Maxim Integrated collaborated with Technologie Management Gruppe Technologie und Engineering (TMG TE) and TEConcept in designing the MAXREFDES164# as a temperature sensor reference design that is compliant with the IO-Link version 1.1/1.0 standard. The MAXREFDES164# design consists of an industry-standard MAX14828 IO-Link device transceiver, a MAX32660 ultra-low-power 16-bit microcontroller utilizing either the TMG TE IO-Link device stack or the TEConcept IO-Link device stack, and a MAX31875 local temperature sensor. Figure 1 shows the system block diagram.

System Diagram

Detailed Description

Detailed Description of Hardware

The MAXREFDES164# IO-Link local temperature sensor consumes minimal power, space, and cost, making it a complete solution for many industrial control and automation local temperature-sensing applications.

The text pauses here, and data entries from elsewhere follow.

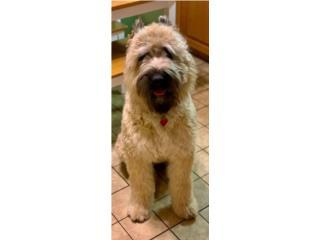 Puerto Rico Bouvier des Flandres puppies, Perros Gatos y Caballos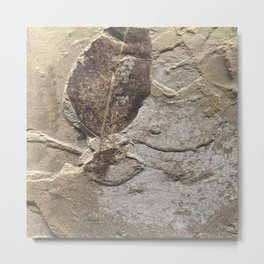 Nature - Leaf of our Past Metal Print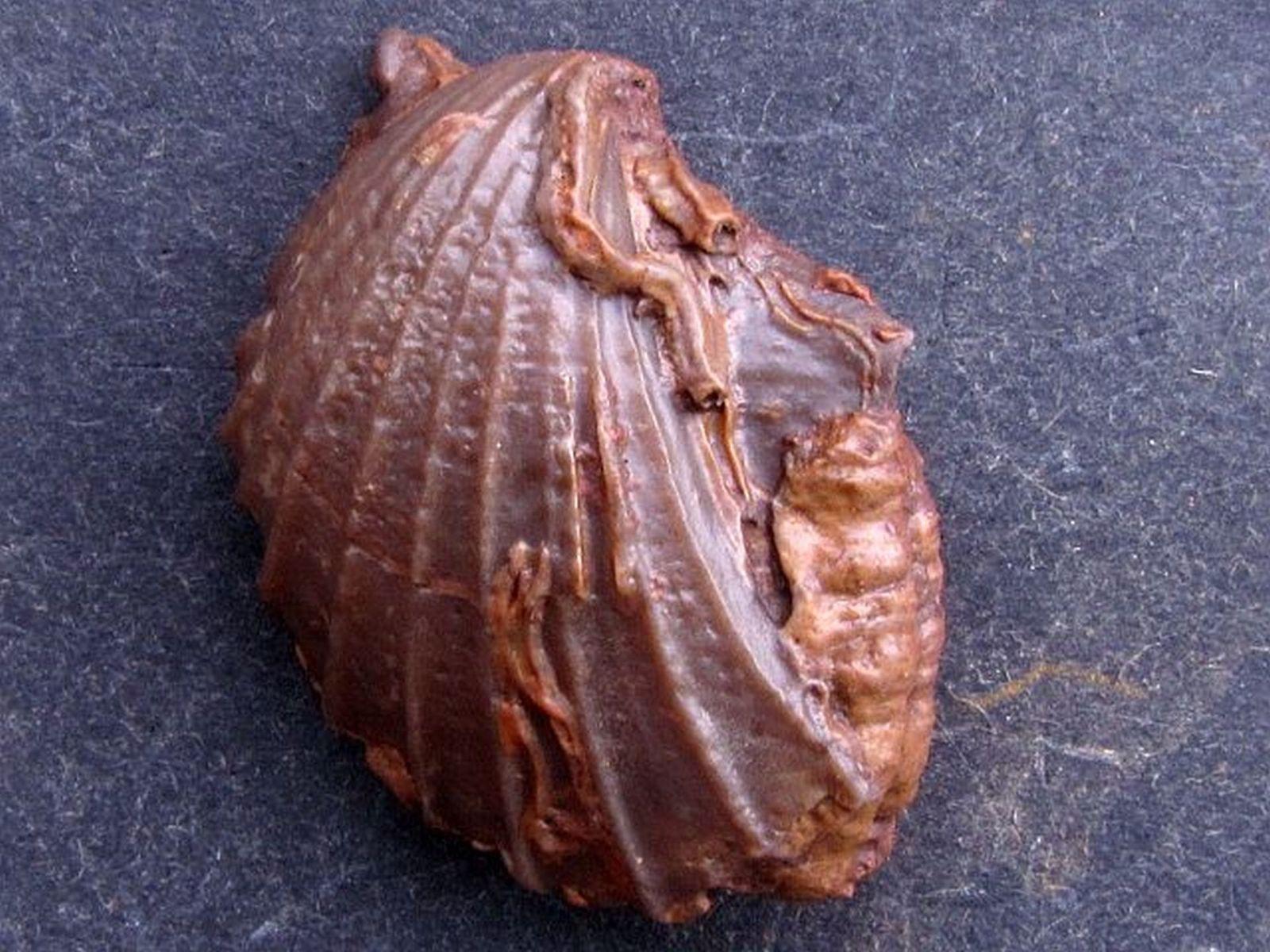 Oxytoma inaequivalvis(Sowerby 1819) with Serpula sulcata (Adams 1797)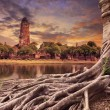 Big root of banyan tree land scape of ancient and old pagoda in — Stock Photo #65047649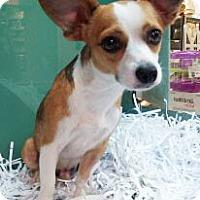 Adopt A Pet :: Scamper - Mt. Prospect, IL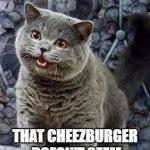 Meme Cheezburger - i can has cheezburger cat meme generator imgflip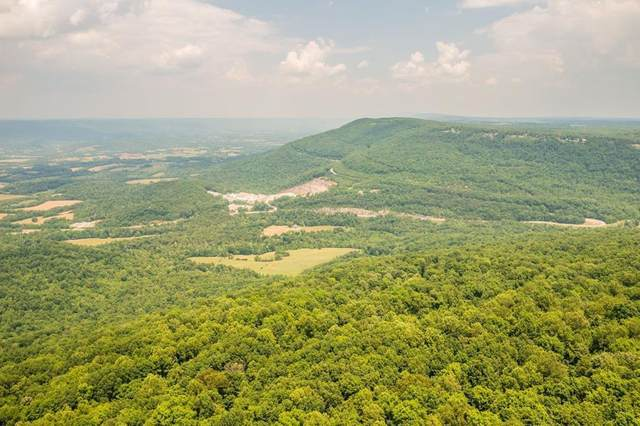 Rigsby Gap Rd, Pikeville, TN 37367 (#1161862) :: Realty Executives Associates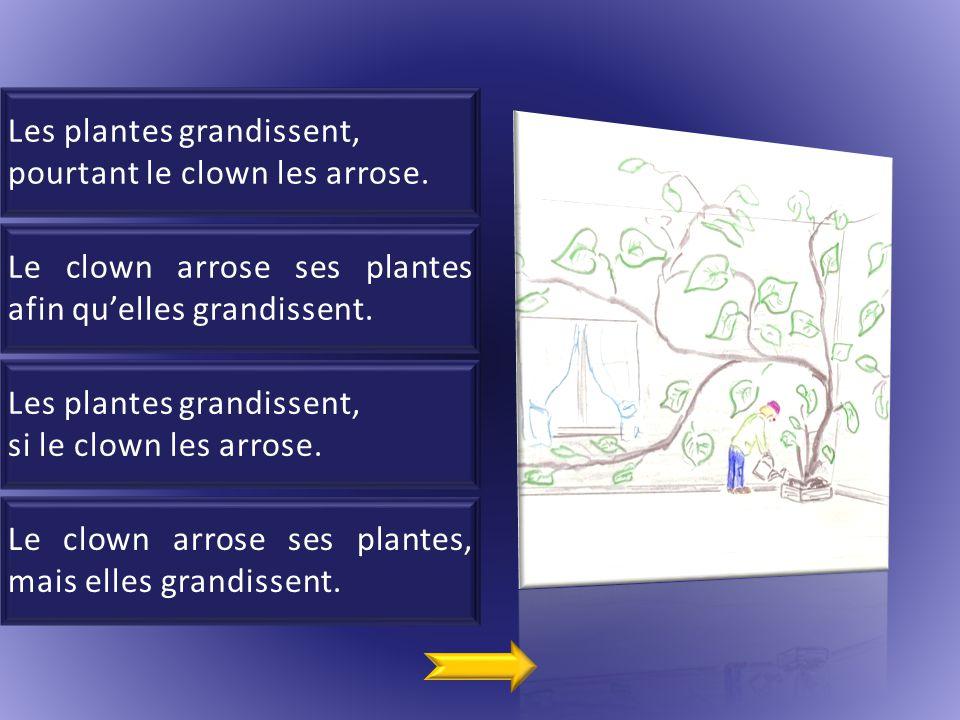 2 Les plantes grandissent, pourtant le clown les arrose.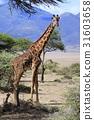 長頸鹿 熱帶大草原 薩凡納 31603658
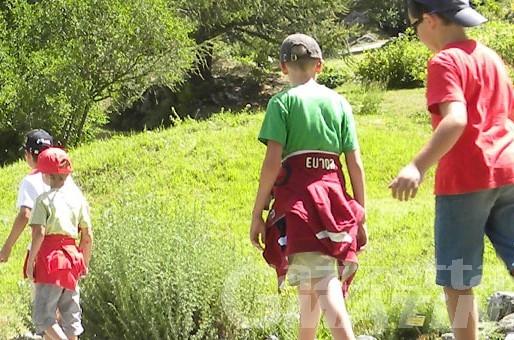 """""""Estate in famiglia"""": da oggi 15 appuntamenti per conoscere la natura"""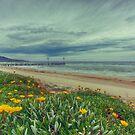 Spring by Shari Mattox-Sherriff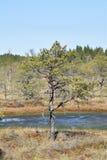 生长在沼泽的杉树近的水 库存照片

The MAX14828 IO-Link device transceiver is compliant with the IO-Link version 1.1/1.0 physical layer specification. It integrates the high-voltage functions commonly found in industrial sensors, including drivers and regulators, all in a tiny 2.5mm x 2.5mm WLP. The MAX14828 features two ultra-low power drivers with active reverse-polarity protection. Operation is specified for normal 24V supply voltages up to 60V. Transient protection is simplified due to high voltage tolerance (65V absolute maximum rating), allowing the use of varistors or micro TVS diodes.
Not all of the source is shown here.